*** Opening Source passage ***
AI Art and Wargaming

So I’ve fallen to the dark side and have begun making prompt-generated pieces of AI art. This is a very controversial subject with a lot of undeniably talented artists who I respect being furious about it, and understandably so. If I had to sum up my opinion on the controversy (beyond specific technical issues like how to treat stuff like training images for the sake of copyright and licensing), it’d be condensed to this:

  • AI art is here and isn’t going away. It also has undeniable advantages as well as issues. The economic concerns of traditional artists are real.
  • Many AI artists have done their medium no favors by just spamming out low-effort prompts and/or deliberately copying obscure internet artist styles, either by model-making or just plain image-to-image.
  • The backlash, while understandable, is a Canute-ian endeavor (sorry, had to be a little pretentious). The same thing was said about Photoshop and similar tools. And online self-publishing. And recorded music. And photography. And pipe organs (seriously-the 17th century equivalent of “tech-bros” was applied to the stereotype of organ players back then). Like when free agency became a thing in sports, you have to learn to understand it and see if you can use it to your advantage.
  • There’s more to good AI art than just typing in “anime girl trending on artstation”, even if a lot of people only see that (see point 2 above)

But as a hobby, since I can write much better than I can draw, AI prompt tools have let me explore visual media in a delightful way. Yet what struck me when I really started getting into was how natural it seemed to me. And then it occurred to me: I’d done something similar before. Many, many times before. In wargames and simulators like Command, Nuclear War Simulator, Title Bout Boxing, and WMMA, I’d enjoyed simply creating a situation, allowing the RNG to add the needed element of chance to it, and then witnessing the result. And yes, frequently getting inspired by the result.
*** Closing Source passage ***
*** Opening Data extract ***
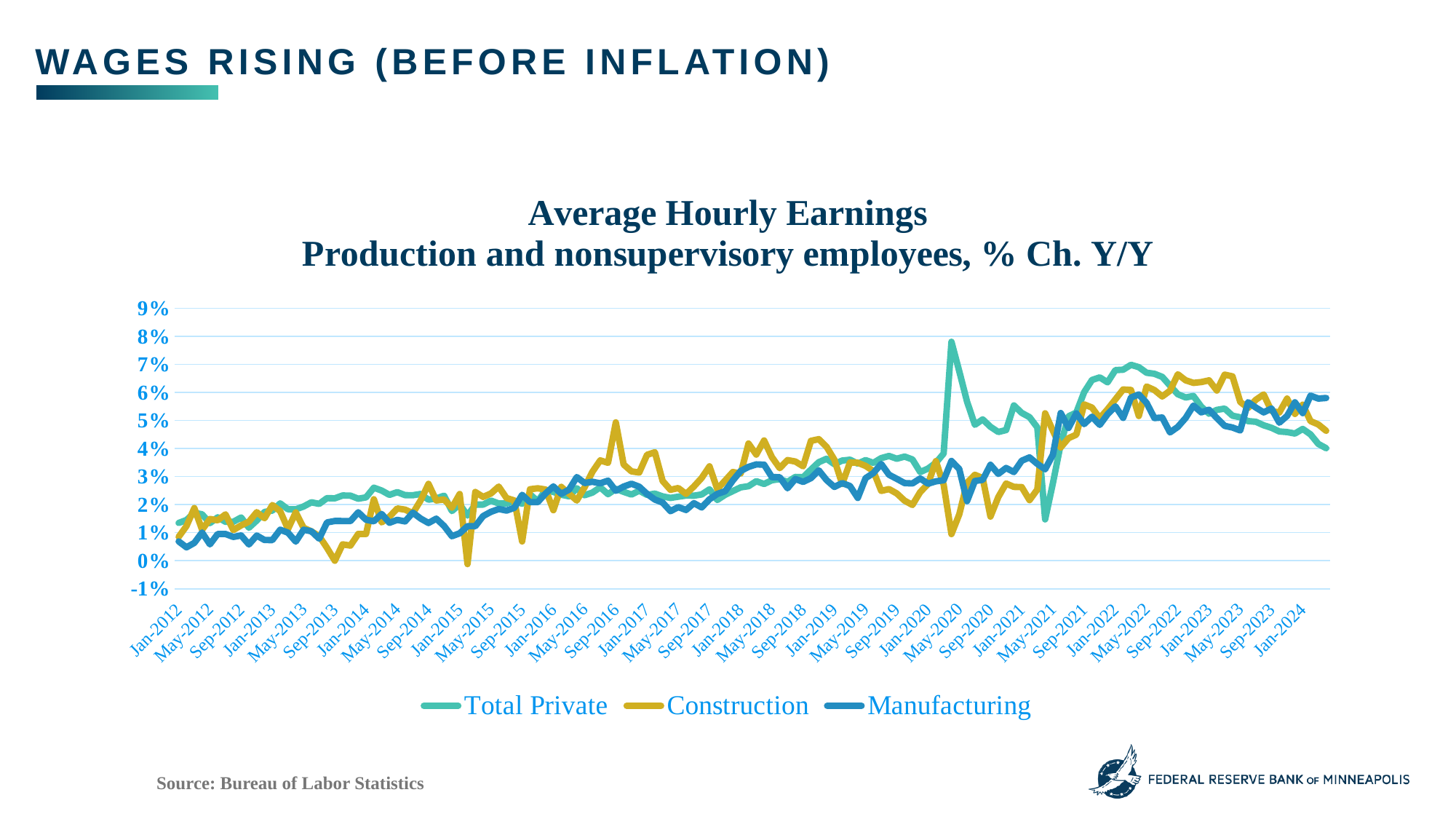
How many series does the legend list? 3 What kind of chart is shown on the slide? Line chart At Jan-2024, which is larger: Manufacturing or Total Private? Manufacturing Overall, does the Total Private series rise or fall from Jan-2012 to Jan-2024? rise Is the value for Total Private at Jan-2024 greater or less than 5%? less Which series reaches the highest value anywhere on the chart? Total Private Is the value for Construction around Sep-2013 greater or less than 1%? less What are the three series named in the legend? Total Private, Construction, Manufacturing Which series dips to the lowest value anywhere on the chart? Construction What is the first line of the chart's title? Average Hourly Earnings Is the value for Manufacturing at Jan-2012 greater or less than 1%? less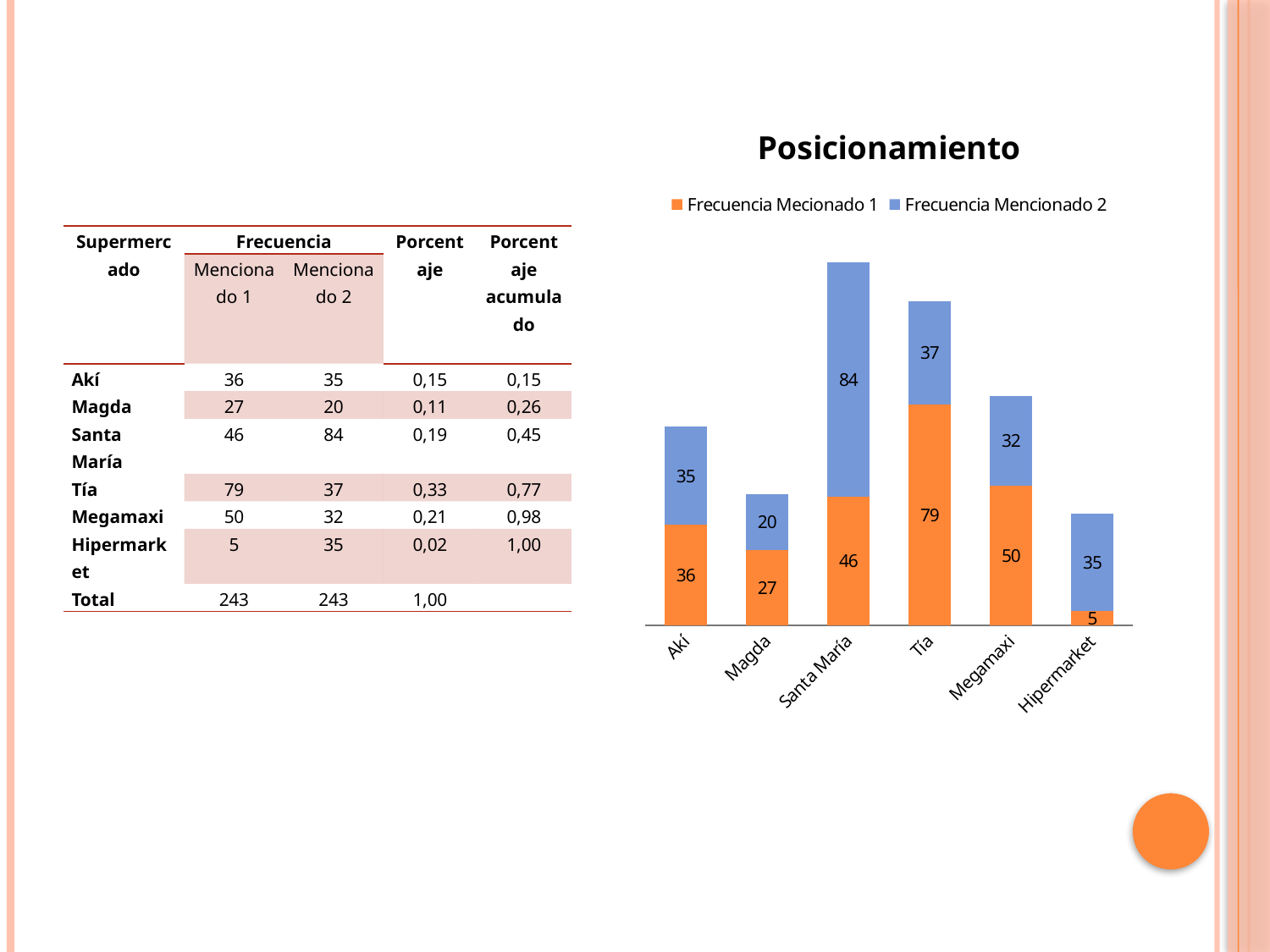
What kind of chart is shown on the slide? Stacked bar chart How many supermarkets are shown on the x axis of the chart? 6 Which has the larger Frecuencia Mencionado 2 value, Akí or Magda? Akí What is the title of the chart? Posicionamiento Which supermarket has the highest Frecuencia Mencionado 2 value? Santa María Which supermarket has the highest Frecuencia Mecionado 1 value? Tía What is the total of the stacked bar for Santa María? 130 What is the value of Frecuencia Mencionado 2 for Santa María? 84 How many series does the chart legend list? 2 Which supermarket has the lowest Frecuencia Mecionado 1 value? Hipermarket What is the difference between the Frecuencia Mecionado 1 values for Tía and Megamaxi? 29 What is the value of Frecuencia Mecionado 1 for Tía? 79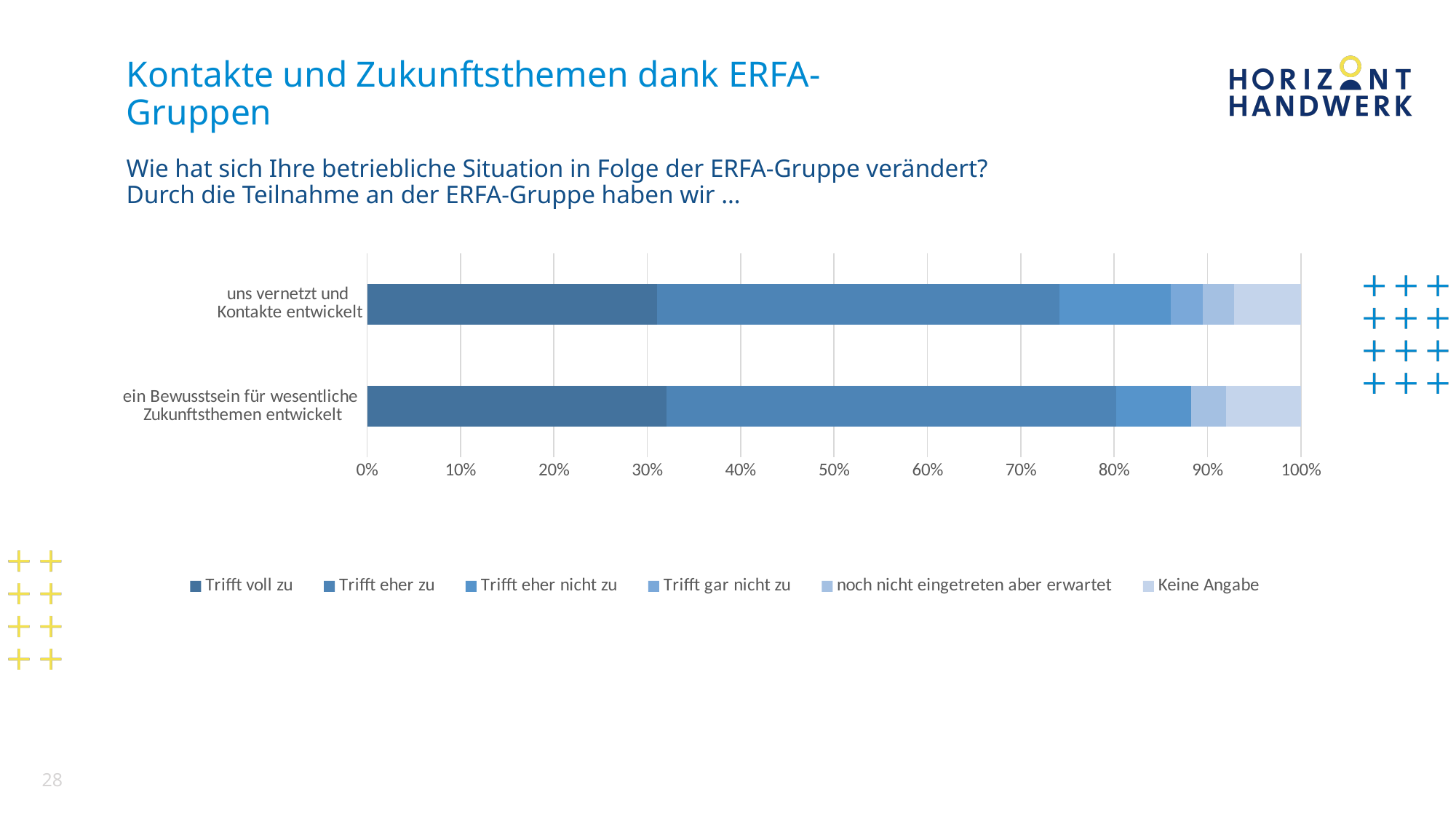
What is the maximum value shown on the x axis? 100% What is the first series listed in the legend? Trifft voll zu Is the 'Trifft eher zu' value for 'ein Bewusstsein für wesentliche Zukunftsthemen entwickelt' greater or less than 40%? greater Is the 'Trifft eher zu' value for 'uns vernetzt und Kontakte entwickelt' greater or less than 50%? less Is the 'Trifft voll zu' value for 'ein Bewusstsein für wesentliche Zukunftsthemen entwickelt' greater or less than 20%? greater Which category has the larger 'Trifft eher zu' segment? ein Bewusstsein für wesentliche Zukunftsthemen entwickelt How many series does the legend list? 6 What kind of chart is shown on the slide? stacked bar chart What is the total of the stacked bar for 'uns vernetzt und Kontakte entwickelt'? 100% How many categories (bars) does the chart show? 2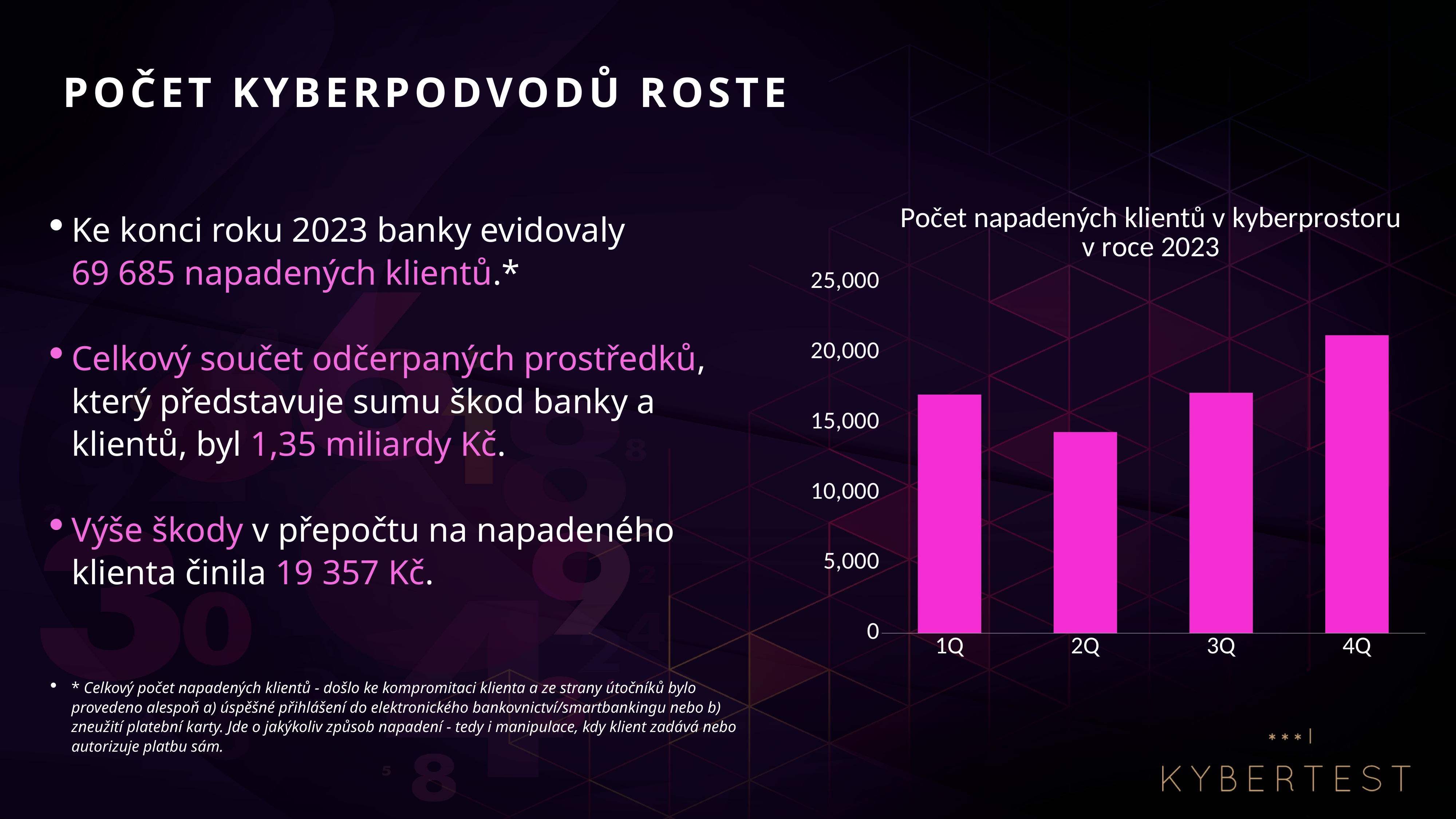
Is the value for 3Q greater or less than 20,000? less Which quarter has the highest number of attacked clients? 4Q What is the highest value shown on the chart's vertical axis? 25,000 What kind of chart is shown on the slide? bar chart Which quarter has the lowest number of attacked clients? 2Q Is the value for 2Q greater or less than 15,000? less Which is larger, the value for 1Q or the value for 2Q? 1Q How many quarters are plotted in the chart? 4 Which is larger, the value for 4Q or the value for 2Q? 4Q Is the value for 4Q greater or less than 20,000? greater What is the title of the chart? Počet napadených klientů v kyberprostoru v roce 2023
*** Closing Data extract ***
[Task objective]
Reproduce the AI art and wargaming post above word for word, from "But as a hobby, since" to "by the result.".

[Written solution]
But as a hobby, since I can write much better than I can draw, AI prompt tools have let me explore visual media in a delightful way. Yet what struck me when I really started getting into was how natural it seemed to me. And then it occurred to me: I’d done something similar before. Many, many times before. In wargames and simulators like Command, Nuclear War Simulator, Title Bout Boxing, and WMMA, I’d enjoyed simply creating a situation, allowing the RNG to add the needed element of chance to it, and then witnessing the result. And yes, frequently getting inspired by the result.